_TEXTE_.
+---+

PROJETS DE LOI MODIFIANT LE DROIT PÉNAL, DEUX TEXTES DIFFICILES À COMPRENDRE
EXCLUSIF SENEPLUS – L’emploi des mots « groupement » et « entente » est de nature à rendre plus floue l’interprétation de l’expression « association de malfaiteurs ». L'entente ne semble pas avoir une forme légalement saisissable

Projets de loi modifiant le droit pénal : « deux textes difficiles à lire et à comprendre » et présentés en procédure d’urgence, ce qui de l’aveu de la Commission des Lois de l’Assemblée nationale ne permet pas « de pouvoir voter en toute connaissance de cause ».
La lecture du rapport de la Commission des lois consacré au projet de loi n° 10/2021 modifiant le Code pénal (CP) et de celui relatif au projet de loi n° 11/2021 modifiant le Code de procédure pénale (CPP) fait ressortir une constatation générale : l’absence de commentaires sur les différents articles modifiés dans ces deux Codes. Cette constatation nous amène à nous demander si les membres de la Commission des lois savent que l’instruction de tout projet de loi par leur Commission requiert une étude article par article du projet de loi et avec des possibilités d’amendements.
Au Sénégal, « les parlementaires n’ont pas toujours le niveau intellectuel nécessaire pour appréhender les enjeux qui s’attachent aux interventions normatives ». Cette phrase de Papa Assane Touré dans son ouvrage « La légistique. Techniques de conception et de rédaction des lois et des actes administratifs : une tradition de gouvernance normative » [1] condense en peu de mots les préjugés que l’on peut avoir sur la qualité du travail législatif.
Le rapporteur de la Commission des lois confirme les propos de M. Touré lorsqu’il souligne dans son rapport sur le projet de loi n° 11/21 (page 6) que « le Code pénal et le Code de Procédure pénale sont deux textes difficiles à lire et à comprendre même pour les juristes et à fortiori les Députés, qui n’ont pas forcément une formation en science juridique » (Nous mettons en gras).
Sur un autre plan, en considérant que « le dépôt du présent projet de loi en procédure d’urgence ne permet pas d’analyser et de conceptualiser la réforme proposée » et en suggérant « de déposer, à l’avenir, les textes selon la procédure normale pour permettre aux parlementaires d’avoir suffisamment de temps pour cerner l’objet des réformes envisagées » (page 7), la Commission des lois avoue donc implicitement qu’elle n’a pas pu voter les deux projets de loi en toute connaissance de cause.

+---+

Liste tirée d'une source de données
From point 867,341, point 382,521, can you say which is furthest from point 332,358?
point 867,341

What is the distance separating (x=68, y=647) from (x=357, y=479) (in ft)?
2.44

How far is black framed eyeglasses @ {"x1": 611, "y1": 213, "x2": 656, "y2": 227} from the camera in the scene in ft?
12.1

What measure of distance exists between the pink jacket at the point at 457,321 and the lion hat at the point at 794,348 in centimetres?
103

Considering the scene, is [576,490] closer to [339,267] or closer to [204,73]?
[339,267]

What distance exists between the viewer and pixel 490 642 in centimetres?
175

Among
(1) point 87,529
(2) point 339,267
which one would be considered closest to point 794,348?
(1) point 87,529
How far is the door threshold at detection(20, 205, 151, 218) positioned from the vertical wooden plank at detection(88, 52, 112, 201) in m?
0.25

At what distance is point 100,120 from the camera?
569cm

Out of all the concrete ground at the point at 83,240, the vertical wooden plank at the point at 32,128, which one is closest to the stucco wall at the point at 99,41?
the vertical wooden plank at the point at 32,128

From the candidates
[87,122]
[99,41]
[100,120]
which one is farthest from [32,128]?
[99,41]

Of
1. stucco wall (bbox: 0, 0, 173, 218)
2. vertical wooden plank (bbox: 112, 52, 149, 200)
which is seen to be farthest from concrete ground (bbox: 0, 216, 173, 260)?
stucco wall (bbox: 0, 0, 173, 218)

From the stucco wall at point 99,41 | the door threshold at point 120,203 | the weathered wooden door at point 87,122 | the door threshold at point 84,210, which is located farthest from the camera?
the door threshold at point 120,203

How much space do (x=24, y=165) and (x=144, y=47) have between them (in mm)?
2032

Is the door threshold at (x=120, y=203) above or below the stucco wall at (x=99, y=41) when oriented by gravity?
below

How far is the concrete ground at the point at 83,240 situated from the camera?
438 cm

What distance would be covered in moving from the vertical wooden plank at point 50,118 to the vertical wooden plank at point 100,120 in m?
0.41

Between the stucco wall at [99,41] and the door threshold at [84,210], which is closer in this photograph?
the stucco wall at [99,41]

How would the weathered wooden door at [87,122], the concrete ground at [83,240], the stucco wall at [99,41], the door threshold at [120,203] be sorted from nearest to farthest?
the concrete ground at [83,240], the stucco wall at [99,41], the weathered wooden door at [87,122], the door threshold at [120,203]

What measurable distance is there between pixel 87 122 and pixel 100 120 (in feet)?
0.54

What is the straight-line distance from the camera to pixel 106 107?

+---+

_ÉNONCÉ_. Citez le passage de l'article sur les projets de loi pénale qui va de « Le rapporteur de » jusqu'à « mettons en gras). » inclus.

_SOLUTION PROPOSÉE_.
Le rapporteur de la Commission des lois confirme les propos de M. Touré lorsqu’il souligne dans son rapport sur le projet de loi n° 11/21 (page 6) que « le Code pénal et le Code de Procédure pénale sont deux textes difficiles à lire et à comprendre même pour les juristes et à fortiori les Députés, qui n’ont pas forcément une formation en science juridique » (Nous mettons en gras).